Toute sa vie, M.Théosin n’avait pensé qu’à lui. Il est des hommes comme des autres créatures vivantes, certains sont plus doués pour les relations humaines, d’autres se complaisent dans une solitude égocentrique. M Théosin, prénom Jean, était de ceux là.
Son enfance fut une partie particulièrement ratée, son adolescence la digne continuité et enfin arrivé à l’âge adulte, Jean put parachever tranquillement, sans devoir rendre de comptes à qui que ce soit, son œuvre de détachement et de repliement sur soi. Il eut, parce qu’un homme a besoin d’une compagne, ne serait ce que pour faire un peu comme tout le monde, femme et enfants, que bien sûr il négligea et sacrifia à son «épanouissement intellectuel», source de son seul bien être et de sa plus grand fierté narcissique.
Chaque année qui passa, vite, parce que le temps s’écoule, toujours, et ne s’arrête jamais, vit s’enrichir sa collection privé de livres symboliques, ésotériques et d’études complémentaires religieuses, et dans le même temps, sous l’effet d’une étrange parallèle symétriquement décroissante, mathématique, baisser l’affection que lui portait sa famille. Sa femme apprit à se passer de lui, sa tristesse se mua bientôt en mépris, et ses enfants grandirent sous sa coupe faussement paternaliste jusqu’à ce qu’ils se rendent compte, à l’âge où les premiers doutes s’élèvent, que cette main postée au dessus de leurs têtes comme une protection divine n’était en réalité qu’une ombre, un miroir, reflétant la propre indifférence de celui qu’ils n’appelèrent bientôt plus «père».
Bref, mon but n’est pas de vous raconter par le détail la vie de ce M, au demeurant respectable et incapable de se rendre compte par lui-même de ses propres erreurs. Non. Mon but est de raconter ce qui se passa par la suite.

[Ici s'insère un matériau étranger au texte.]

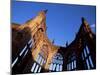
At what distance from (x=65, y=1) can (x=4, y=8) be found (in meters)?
0.70

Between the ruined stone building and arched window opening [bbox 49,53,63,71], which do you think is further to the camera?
arched window opening [bbox 49,53,63,71]

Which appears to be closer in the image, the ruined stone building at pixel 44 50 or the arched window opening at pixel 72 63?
the ruined stone building at pixel 44 50

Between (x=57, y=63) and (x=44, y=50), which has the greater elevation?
(x=44, y=50)

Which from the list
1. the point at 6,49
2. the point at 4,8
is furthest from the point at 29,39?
the point at 4,8

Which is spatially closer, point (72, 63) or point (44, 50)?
point (44, 50)

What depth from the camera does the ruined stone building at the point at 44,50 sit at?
2.29m

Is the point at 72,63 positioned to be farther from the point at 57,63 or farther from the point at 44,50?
the point at 44,50

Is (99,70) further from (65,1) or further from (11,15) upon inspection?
(11,15)

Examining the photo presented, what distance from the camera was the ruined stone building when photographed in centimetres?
229

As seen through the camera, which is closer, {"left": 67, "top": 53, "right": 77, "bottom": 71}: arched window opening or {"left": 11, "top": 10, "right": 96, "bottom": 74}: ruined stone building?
{"left": 11, "top": 10, "right": 96, "bottom": 74}: ruined stone building

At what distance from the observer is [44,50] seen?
240cm

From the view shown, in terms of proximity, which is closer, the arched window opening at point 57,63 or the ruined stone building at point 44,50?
the ruined stone building at point 44,50

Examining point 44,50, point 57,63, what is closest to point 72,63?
point 57,63

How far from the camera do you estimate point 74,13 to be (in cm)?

Parce que, comme dans toutes histoires qui se respectent, il existe un fil qui relie les autres fils et les tissent en un faisceau compliqués d’éléments parallèles finissant par se rejoindre : Le Facteur Déclencheur.
Pour Jean, ce fut sa mort. Tout simplement.
Elle lui tomba dessus un beau matin, sans crier gare, et d’ailleurs, pendant les quelques secondes qui lui restaient à vivre, Jean se sentit empli d’une grande colère, mais d’une colère teintée d’indignation «Pourquoi moi ? Pourquoi moi ? Qu’est ce que j’ai fait ?? » songea-t-il avant d’atteindre le rivage de l’inconscience…Et pourquoi pas ?
Il était là, sur ce trottoir, quand une violente crampe au bras le fit tressaillir, puis frissonner. Passant de toutes les couleurs de la douleur, alors que les gens s’affolaient autour de lui dans une farandoles de portables, de chuchotements et de pans de manteau placés sous sa nuque, il eut à peine le temps d’entrevoir la sirène de l’ambulance qui se rapprochait, d’émettre son opinion bien arrêtée sur l’injustice de la vie, puis ce fut un noir complet qui s’abattit sur ses paupières endolories.
Puis les vagues de souffrance qui lui donnaient le tournis s’estompèrent.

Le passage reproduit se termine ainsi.